Start with the decomposition. For any image I and any low-pass operator L, you can write I = L(I) + (I − L(I)) — the image equals its low-frequency part plus its high-frequency residual. This is an identity for any L; the choice of L determines what "low frequency" means. For Unsharp, L is convolution with the Gaussian G_σ(x, y) = (1/2πσ²) · exp(−(x² + y²)/(2σ²)).
The Unsharp output is:
O = I + α · (I − G_σ * I) = (1 + α) · I − α · (G_σ * I)
This is a linear filter — specifically a convolution with the kernel K = (1 + α)δ − α · G_σ, where δ is the unit impulse. The kernel sum equals (1 + α) · 1 − α · 1 = 1 (using ∑G_σ = 1 since the Gaussian is normalized). Brightness is preserved.
In the frequency domain, taking the Fourier transform of both sides:
Ô(ω) = (1 + α − α · exp(−σ²ω²/2)) · Î(ω)
This frequency response is 1 at DC (ω = 0), rises smoothly to 1 + α as ω grows. The half-rise point is around σω ≈ √(2 · ln 2) ≈ 1.18, i.e., spatial frequencies with period roughly 5.3σ. Below that period, frequencies pass through nearly unmodified; above it, they get progressively amplified up to the ceiling of 1 + α.
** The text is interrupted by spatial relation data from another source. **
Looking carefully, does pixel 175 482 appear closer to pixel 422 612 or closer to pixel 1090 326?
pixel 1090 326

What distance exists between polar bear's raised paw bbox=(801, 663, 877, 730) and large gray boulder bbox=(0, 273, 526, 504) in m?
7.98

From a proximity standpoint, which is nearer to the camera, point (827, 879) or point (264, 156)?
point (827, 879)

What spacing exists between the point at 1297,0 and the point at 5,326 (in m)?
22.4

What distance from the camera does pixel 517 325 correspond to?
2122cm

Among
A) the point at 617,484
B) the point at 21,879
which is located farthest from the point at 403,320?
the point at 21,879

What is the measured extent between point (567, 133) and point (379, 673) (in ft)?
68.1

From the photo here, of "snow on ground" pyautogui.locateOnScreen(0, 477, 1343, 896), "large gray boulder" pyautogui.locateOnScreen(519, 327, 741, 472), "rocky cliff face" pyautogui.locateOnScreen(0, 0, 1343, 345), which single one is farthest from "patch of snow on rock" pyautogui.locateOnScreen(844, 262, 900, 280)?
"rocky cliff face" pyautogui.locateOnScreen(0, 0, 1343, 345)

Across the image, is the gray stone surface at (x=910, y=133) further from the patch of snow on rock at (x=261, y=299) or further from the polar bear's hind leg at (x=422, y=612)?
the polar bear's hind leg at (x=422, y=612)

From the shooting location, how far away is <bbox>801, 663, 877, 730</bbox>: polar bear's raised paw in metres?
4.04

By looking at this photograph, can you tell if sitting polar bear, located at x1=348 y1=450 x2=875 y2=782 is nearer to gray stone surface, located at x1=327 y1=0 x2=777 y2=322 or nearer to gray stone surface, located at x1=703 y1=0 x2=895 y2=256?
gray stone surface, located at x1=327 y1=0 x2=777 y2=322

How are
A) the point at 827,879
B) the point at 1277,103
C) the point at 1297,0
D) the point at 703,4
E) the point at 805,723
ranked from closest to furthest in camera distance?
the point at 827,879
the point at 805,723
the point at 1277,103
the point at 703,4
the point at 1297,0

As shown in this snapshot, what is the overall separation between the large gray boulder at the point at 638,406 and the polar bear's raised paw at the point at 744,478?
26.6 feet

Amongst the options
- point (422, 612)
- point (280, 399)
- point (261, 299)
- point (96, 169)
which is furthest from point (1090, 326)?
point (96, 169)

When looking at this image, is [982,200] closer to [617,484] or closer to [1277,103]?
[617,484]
The overshoot at a step edge has an analytical form. For an idealized step I(x) = a + (b−a)·H(x) (H = Heaviside step), the Gaussian-blurred version is L(x) = a + (b−a)·Φ(x/σ) (Φ = standard normal CDF). The high-pass I − L peaks at x = 0 on the bright side and dips at x = 0 on the dark side; the peak amplitude is approximately 0.4(b−a)/σ for the Gaussian. After multiplication by α, the overshoot on the output is roughly α · 0.4(b−a)/σ — so for fixed α, smaller σ produces more dramatic but more localized overshoot. This is why σ controls the character of sharpening, not just the amount.